In the text on the compiler's front end, reproduce the part that opens with the words "The previous section" and closes with "what comes out.".
— start READING PASSAGE —
%************************************************************************
%*									*
\subsection{The front end of the compiler}
\label{sec:front-end}
%*									*
%************************************************************************

The previous section covered the main points about the front end of
the compiler: it is dominated by a ``renamer'' and a typechecker
working directly at the Haskell source level.  In this section, we
will look at some basic datatypes used or introduced in the front
end---ones that you may see as input to your optimisation pass.

\subsubsection{``Abstract syntax'', a source-level datatype}
\label{sec:AbsSyntax}

As Figure~\ref{fig:overview} shows, the typechecker both reads and
writes a collection of datatypes we call ``Abstract syntax.''
This is misleading in that what
goes into the typechecker is quite different from what comes out.

Let's first consider this fragment of the abstract-syntax
definition\srcloc{abstractSyn/HsExpr.lhs}, for Haskell explicit-list
expressions (Haskell report, section~3.5
\cite{hudak91a}):\nopagebreak[4]
\begin{mytightcode}
data Expr var pat =
  ...
  | ExplicitList	[Expr var pat]
  | ExplicitListOut	UniType [Expr var pat]
  ...
— end READING PASSAGE —
— start EXCERPTED RECORDS —
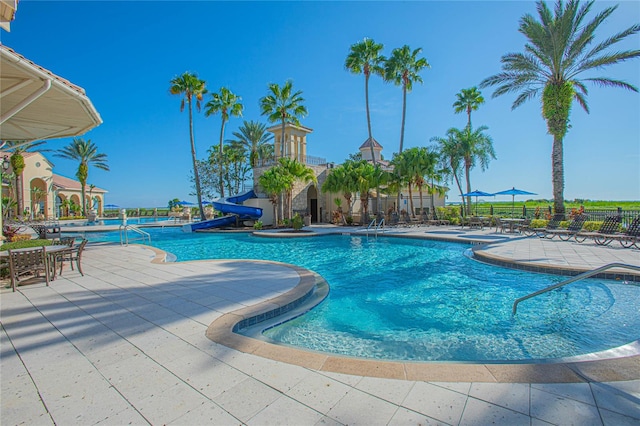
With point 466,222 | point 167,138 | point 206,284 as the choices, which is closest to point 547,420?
point 206,284

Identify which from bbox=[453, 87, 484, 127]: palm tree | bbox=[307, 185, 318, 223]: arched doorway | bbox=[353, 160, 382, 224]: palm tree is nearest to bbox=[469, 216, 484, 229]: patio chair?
bbox=[353, 160, 382, 224]: palm tree

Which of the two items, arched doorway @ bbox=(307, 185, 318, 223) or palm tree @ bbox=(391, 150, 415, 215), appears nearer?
palm tree @ bbox=(391, 150, 415, 215)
— end EXCERPTED RECORDS —
RESULT OF THE EXERCISE
The previous section covered the main points about the front end of
the compiler: it is dominated by a ``renamer'' and a typechecker
working directly at the Haskell source level.  In this section, we
will look at some basic datatypes used or introduced in the front
end---ones that you may see as input to your optimisation pass.

\subsubsection{``Abstract syntax'', a source-level datatype}
\label{sec:AbsSyntax}

As Figure~\ref{fig:overview} shows, the typechecker both reads and
writes a collection of datatypes we call ``Abstract syntax.''
This is misleading in that what
goes into the typechecker is quite different from what comes out.